Action targets XPO Logistics and NFI Industries operations over a wide area of Southern California.


Drayage truck drivers, warehouse workers and their supporters are participating in protests around the Ports of Los Angeles and Long Beach and other locations in Southern California Monday aimed at ending what they say is exploitation and misclassification of workers.

The Teamster-affiliated group Justice for Port Drivers said employees or their supporters are targeting XPO Logistics and NFI Industries and its California Cartage unit, claiming drivers are misclassified as independent contractors instead of employees.

Barb Maynard, a spokeswoman for the group, said hundreds are involved in the protests, but could not give a more exact count of how many workers for the two companies or their supporters were involved. She did say the protests were larger and covered a wider number of locations than 15 prior protests in recent years. She said union members from around the country — and local “faith-based” groups — were participating.

The protests are expected to continue through Wednesday.

Maynard said XPO facilities in City of Commerce and San Diego would be targeted as well as CalCartage Warehouse, Cal Cartage Express and K&R Transportation facilities in the Port of Los Angeles. In addition, there will be pickets at local rail yards and terminals at the two ports. Also targeted are customers of CalCartage and XPO — Toyota near the Mexican border and an Amazon facility in Moreno Valley and a borax facility near Boron.

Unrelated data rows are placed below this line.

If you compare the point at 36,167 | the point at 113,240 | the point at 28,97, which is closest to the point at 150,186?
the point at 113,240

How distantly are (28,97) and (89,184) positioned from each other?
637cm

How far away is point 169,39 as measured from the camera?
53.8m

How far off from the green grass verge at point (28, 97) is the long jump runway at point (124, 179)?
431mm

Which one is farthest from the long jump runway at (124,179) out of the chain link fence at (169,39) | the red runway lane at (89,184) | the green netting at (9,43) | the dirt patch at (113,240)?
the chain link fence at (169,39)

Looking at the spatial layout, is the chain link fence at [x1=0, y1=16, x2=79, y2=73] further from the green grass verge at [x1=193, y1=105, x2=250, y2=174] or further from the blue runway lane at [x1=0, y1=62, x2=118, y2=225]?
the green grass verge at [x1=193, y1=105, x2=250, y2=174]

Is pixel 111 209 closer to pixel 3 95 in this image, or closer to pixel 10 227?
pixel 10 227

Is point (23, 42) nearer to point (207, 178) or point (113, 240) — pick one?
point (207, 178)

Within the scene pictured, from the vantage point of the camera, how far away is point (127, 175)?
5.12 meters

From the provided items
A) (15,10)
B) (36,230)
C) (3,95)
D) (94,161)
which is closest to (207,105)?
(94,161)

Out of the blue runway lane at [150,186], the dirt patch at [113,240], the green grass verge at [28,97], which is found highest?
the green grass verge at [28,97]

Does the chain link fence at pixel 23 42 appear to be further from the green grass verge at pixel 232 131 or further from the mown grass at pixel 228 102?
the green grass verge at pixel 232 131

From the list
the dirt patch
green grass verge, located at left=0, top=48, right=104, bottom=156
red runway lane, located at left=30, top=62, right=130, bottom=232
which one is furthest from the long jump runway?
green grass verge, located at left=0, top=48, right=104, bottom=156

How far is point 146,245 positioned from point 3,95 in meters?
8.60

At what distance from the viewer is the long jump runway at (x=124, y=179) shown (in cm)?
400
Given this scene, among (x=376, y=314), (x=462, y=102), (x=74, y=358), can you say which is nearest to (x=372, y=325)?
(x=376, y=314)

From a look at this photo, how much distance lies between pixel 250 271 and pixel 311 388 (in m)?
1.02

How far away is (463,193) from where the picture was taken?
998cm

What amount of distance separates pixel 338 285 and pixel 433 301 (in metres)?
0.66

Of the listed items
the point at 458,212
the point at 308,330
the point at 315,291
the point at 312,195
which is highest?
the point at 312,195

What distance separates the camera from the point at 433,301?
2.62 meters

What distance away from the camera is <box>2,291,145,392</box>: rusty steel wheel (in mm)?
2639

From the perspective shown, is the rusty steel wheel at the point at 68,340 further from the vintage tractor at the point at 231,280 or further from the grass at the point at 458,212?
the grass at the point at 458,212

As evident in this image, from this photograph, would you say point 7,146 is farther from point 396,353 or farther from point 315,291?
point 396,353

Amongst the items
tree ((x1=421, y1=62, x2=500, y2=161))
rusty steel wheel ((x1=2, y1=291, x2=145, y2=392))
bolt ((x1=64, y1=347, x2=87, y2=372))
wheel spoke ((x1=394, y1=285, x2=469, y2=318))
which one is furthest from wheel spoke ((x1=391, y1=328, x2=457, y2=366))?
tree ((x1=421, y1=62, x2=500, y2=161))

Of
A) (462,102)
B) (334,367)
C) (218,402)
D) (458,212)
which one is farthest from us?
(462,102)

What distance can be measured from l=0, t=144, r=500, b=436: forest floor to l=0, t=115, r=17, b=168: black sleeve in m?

Last Wednesday the Port of Long Beach held a hearing on working conditions for drayage drivers, and its the Board of Harbor Commissioners directed staff to address drivers’ concerns and develop recommendations to improve the efficiency of trucking at the Port of Long Beach.

“Our goal is to work with our stakeholders to bring efficiencies in the system, to make it easier for truckers to do their jobs, for example by reducing turn times and broadening the use of appointments,” said Tracy Egoscue, the president of the Harbor Commission. “We understand the difficult work these drivers do on a daily basis, and how critical it is to the goods movement industry and the economy.”

During Wednesday’s hearing, a panel of trucking trade associations and terminal operators testified about the trucking system in the San Pedro Bay. A truck driver and Teamsters union representatives also testified, as well as a representative from state Sen. Ricardo Lara’s office.

Lara authored Senate Bill 1402. Signed by Gov. Jerry Brown last month, the law creates a public list of companies that commit violations of labor laws against drivers who work in ports. If retailers hire such a company, they are held jointly liable for unpaid judgments against the carriers.